16. The dacha was bigger. The three-story brick house was located on a large plot. There was a tennis court that was not played and billiards that was rarely played. But the pool was used often. The house was planned in an American style - common rooms downstairs, offices and bedrooms upstairs. It was in the bedroom on the third floor that L. Brezhnev passed away.
17. He was very fond of the General Secretary of the dacha in Lower Oreanda. The Crimean air and bathing had a beneficial effect on him. "Again my grandfather sailed to Turkey!" - Viktoria Petrovna commented on especially long heats. This dacha already had some signs of luxury, but it is worth considering that it also served as a place for state visits and work meetings.
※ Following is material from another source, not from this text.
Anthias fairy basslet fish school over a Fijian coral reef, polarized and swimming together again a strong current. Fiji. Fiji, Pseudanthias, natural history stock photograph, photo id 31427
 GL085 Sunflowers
18. German Chancellor Willy Brandt, who visited Leonid Ilyich in the Crimea, was invited to swim. The German politician did not come up with anything more suitable than to excuse the lack of swimming trunks. The chancellor had to swim in Brezhnev's spare swimming trunks.
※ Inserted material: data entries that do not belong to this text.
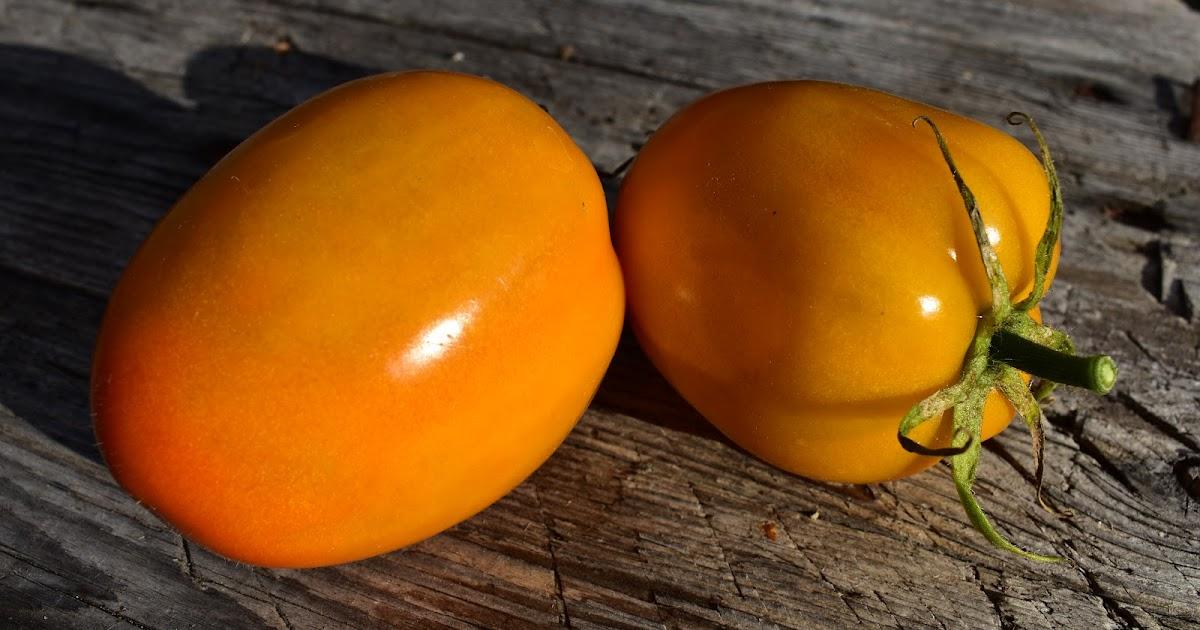 Tomaatti Lajikkeet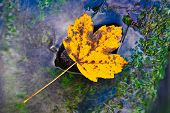 Autumn Sunny Colorful Leaves In River. Autumn Park Trees And Fallen Autumn Leaves On Bank Of River I poster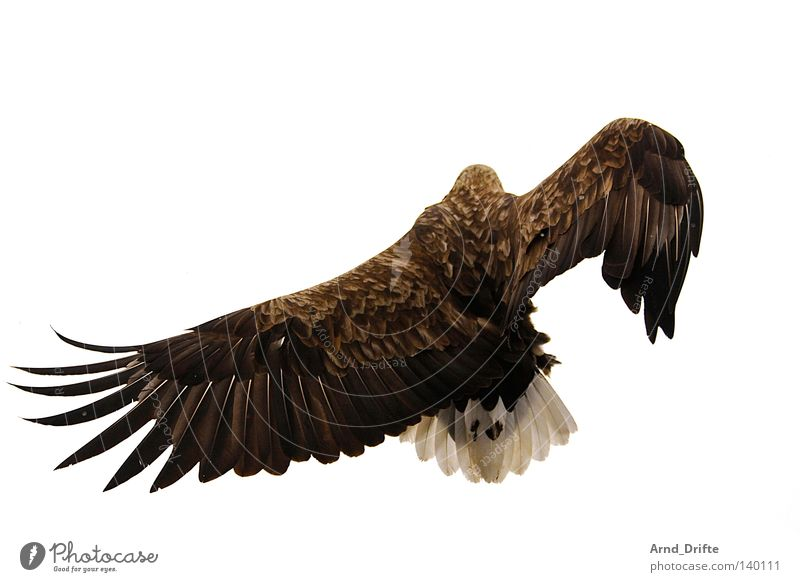 Eagle Sky White Ocean Cold Bright Power Bird Flying Large Force Aviation Feather Norway Fjord Arctic Ocean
19. This story is too similar to fiction, but it is repeated by the participants themselves and by the people who worked with Brezhnev. Leonid Ilyich watched the film “17 Moments of Spring”, first shown in 1973, only at the end of 1981, when his state was already quite far from adequate. The film was so captivated by the secretary general that he immediately proposed to confer the title of Hero of the Soviet Union on intelligence officer Maxim Isaev. And this is where the incredible part of the story begins. The sick general secretary came up with some idea, it happens. But healthy (as they probably still think about themselves) employees of the apparatus prepared decrees, and the actors and the film crew accepted the second awards for the film - the first time they were awarded immediately after the film's debut. Director Tatiana Lioznova told about this in her interview. It is very interesting whether Lioznova and her colleagues were outraged by Brezhnev's love for “trinkets”.
20. In March 1982, in Tashkent, near Leonid Ilyich and dozens of workers and accompanying persons, the forests around the unfinished plane collapsed. Brezhnev was badly hurt and broke his collarbone. The next day, he even managed to speak at a meeting with strong painkillers, but his collarbone did not heal until his death.